When a new offer is received, the primary rtpengine that received is setes up the call data, records the IP addresses it uses for each of the two media objects and stores it in the Redis database (actually in the SDP's "<family> SPACE <address>" format, because there's an easily refactored piece of code that does it like that and we always need both data items at once). All alternates read the data and set up "foreign call" data, including the primary's network interface addresses, but do not open listening ports - because we worry about port pool conflicts and we can't listen on "other servers IPs" anyway.

When an alternate receives a command (because the load balancer is dumb), it generates the correct SDP for continuing to route the media through the primary, because it has all the information: it knows all the port numbers and the controlling (foreign) network interface's familty and address.

  • Pros:
    • configuration is much simpler and less limited.
    • should work well with and take advantage of modern cloud infrastructure.
  • Cons:
    • If a server goes down, all calls it is running are lost. For my requirements this is a minor problem in and of itself (assuming a server crash), but it is a major problem with scale-in: a scale-in action has to take the server out of the command load balancer and then wait until all calls terminate before killing the server.
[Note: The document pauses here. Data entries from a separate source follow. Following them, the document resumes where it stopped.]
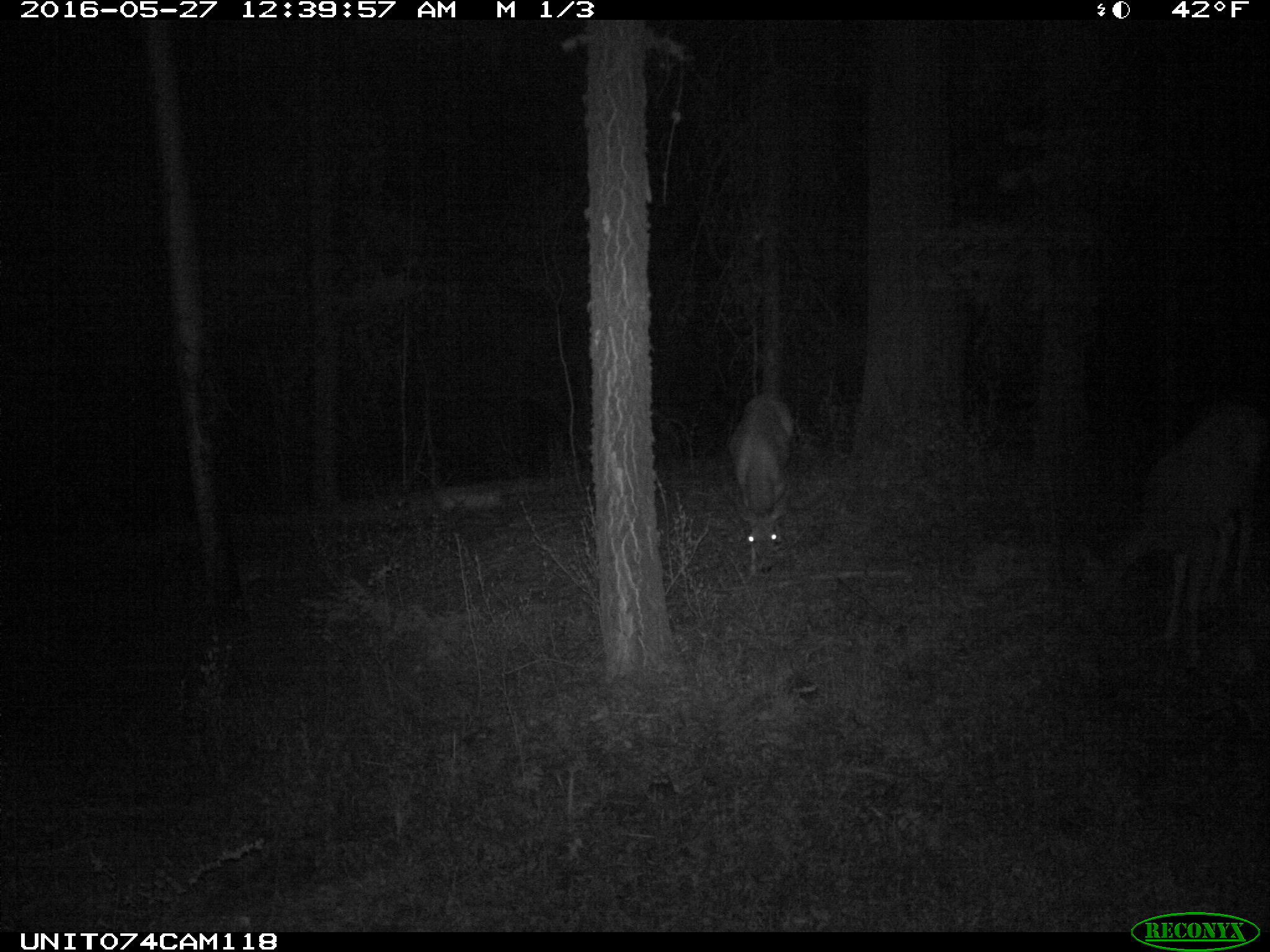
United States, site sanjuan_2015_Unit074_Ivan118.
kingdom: Animalia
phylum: Chordata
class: Mammalia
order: Artiodactyla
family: Cervidae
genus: Odocoileus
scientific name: Odocoileus hemionus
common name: mule deer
Odocoileus hemionus (mule deer).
This is not a trivial setup but seems quite doable with relatively simple control logic that we will create later (and I won't mind sharing).

The problems

  • Storing the controlling network interface address data in Redis so alternates can "fake" SDP responses - this is done and I've settled on storing it in the media structure (it is currently in another branch and not in this PR, but I'll push it here shortly).
  • Supporting "foreign ports" for socket_t (that we shouldn't bind to): when the Redis code loads the foreign call, it needs to create the data structures to faithfully reproduce the original port numbers in the SDP for "alternate answers", but we can't actually bind to the ports because (a) its useless and (b) it might conflicts with ports for local calls. I've added a field and some support code for using socket_t as a "not an actual bound port", and it seems to be working fine, but the logic for deciding when to use it probably breaks the static cluster use case - I probably want to add a new configuration field to trigger this behavior?
  • Reusing a "cached" network address when rewriting the SDP - done.
  • Updating the primary data when an alternate handles an answer: the "leg B" endpoint is known only in the answer, and without letting the primary know about it, the primary won't send RTP to B's UA. This is the main issue I'm trying to tackle now. The alternate doesn't write things back into Redis, but if it did - the primary will just ignore it as it ignores notification on its ow calls, and even if it didn't - we'd run into all kinds of update races and data conflicts. I think the best way would be to add another pub/sub for "back updates" where the alternate can send just the UA endpoint data from the answer - when a primary sees a "back update" for its own call, it can update the endpoint, keep calm and carry on.

Any pointers, screams or oy-veys are welcome :-)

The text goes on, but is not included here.